- **STATED PROBLEM**:
Update the items from the line with "As presented in" to the line with "window at BBox(219, 129, 320, 226), green" by replacing "nightstand" with "bedside table", leaving everything else unchanged.

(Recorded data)
● ● ●

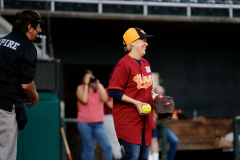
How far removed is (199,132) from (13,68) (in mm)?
6526

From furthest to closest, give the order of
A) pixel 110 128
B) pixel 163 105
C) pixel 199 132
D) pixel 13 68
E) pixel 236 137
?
1. pixel 199 132
2. pixel 110 128
3. pixel 236 137
4. pixel 163 105
5. pixel 13 68

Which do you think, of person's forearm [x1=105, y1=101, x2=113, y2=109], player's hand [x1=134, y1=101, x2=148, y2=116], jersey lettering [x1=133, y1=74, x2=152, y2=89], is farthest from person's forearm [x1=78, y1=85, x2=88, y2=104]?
player's hand [x1=134, y1=101, x2=148, y2=116]

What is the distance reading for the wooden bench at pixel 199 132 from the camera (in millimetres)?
8633

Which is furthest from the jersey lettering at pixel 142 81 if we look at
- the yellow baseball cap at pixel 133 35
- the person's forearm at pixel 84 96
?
the person's forearm at pixel 84 96

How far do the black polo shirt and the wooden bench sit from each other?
5.81 m

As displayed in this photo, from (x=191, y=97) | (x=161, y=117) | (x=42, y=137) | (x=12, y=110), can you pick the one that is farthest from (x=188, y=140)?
(x=12, y=110)

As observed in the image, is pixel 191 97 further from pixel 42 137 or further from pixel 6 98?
pixel 6 98

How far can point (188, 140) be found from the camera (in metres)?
8.66

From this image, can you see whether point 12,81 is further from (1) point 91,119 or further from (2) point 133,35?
(1) point 91,119

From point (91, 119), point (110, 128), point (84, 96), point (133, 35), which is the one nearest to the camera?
point (133, 35)

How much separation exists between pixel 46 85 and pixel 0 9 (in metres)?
5.54

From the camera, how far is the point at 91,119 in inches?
242

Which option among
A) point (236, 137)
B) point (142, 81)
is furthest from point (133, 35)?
point (236, 137)

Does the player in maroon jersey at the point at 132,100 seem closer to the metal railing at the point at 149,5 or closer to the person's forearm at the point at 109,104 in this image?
the person's forearm at the point at 109,104
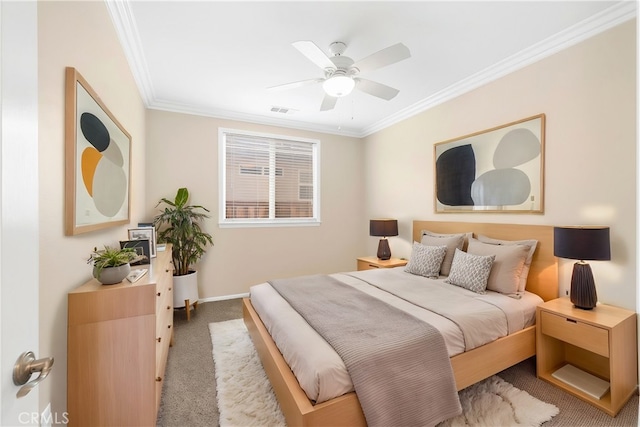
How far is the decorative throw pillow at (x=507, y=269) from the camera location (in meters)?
2.42

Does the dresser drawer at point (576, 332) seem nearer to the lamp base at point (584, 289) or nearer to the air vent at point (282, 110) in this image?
the lamp base at point (584, 289)

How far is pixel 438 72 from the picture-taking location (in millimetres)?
2947

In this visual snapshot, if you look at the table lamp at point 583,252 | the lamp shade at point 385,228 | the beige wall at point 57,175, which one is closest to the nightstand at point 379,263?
the lamp shade at point 385,228

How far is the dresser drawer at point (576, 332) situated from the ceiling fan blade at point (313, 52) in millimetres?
2586

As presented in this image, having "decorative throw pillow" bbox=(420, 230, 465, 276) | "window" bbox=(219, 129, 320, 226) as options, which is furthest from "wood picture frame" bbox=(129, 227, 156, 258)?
"decorative throw pillow" bbox=(420, 230, 465, 276)

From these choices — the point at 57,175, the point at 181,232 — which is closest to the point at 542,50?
the point at 57,175

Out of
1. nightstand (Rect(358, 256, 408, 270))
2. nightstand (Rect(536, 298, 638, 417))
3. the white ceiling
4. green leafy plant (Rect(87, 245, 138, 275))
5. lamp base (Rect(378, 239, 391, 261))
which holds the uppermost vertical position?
the white ceiling

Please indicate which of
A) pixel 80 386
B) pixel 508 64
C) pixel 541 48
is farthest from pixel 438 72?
pixel 80 386

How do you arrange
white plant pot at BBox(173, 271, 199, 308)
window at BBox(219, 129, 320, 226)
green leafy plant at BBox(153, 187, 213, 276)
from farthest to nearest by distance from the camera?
window at BBox(219, 129, 320, 226), green leafy plant at BBox(153, 187, 213, 276), white plant pot at BBox(173, 271, 199, 308)

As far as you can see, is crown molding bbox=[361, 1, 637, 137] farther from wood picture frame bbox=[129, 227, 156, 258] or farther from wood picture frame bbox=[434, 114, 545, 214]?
wood picture frame bbox=[129, 227, 156, 258]

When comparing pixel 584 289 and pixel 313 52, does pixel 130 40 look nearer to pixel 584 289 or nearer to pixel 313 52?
pixel 313 52

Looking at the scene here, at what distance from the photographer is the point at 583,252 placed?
1.98 metres

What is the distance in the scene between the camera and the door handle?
0.58 m

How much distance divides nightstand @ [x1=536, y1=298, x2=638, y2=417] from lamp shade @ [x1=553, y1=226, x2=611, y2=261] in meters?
0.42
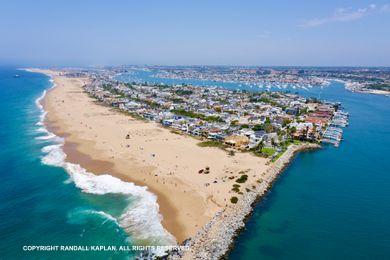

● ● ●

- **CORRECT OUTPUT**:
As presented in this image, having "decorative throw pillow" bbox=(420, 230, 465, 276) | "window" bbox=(219, 129, 320, 226) as options, which is furthest from "wood picture frame" bbox=(129, 227, 156, 258)?
"decorative throw pillow" bbox=(420, 230, 465, 276)

From these choices — the point at 57,175, the point at 181,232 — which is closest to the point at 542,50?
the point at 57,175

Out of
1. bedside table (Rect(358, 256, 408, 270))
2. bedside table (Rect(536, 298, 638, 417))
3. the white ceiling
4. green leafy plant (Rect(87, 245, 138, 275))
5. lamp base (Rect(378, 239, 391, 261))
which holds the uppermost vertical position?
the white ceiling

Please indicate which of
A) pixel 80 386
B) pixel 508 64
C) pixel 541 48
is farthest from pixel 438 72?
pixel 80 386

How do you arrange
white plant pot at BBox(173, 271, 199, 308)
window at BBox(219, 129, 320, 226)
green leafy plant at BBox(153, 187, 213, 276)
from farthest to nearest by distance from the camera?
window at BBox(219, 129, 320, 226), green leafy plant at BBox(153, 187, 213, 276), white plant pot at BBox(173, 271, 199, 308)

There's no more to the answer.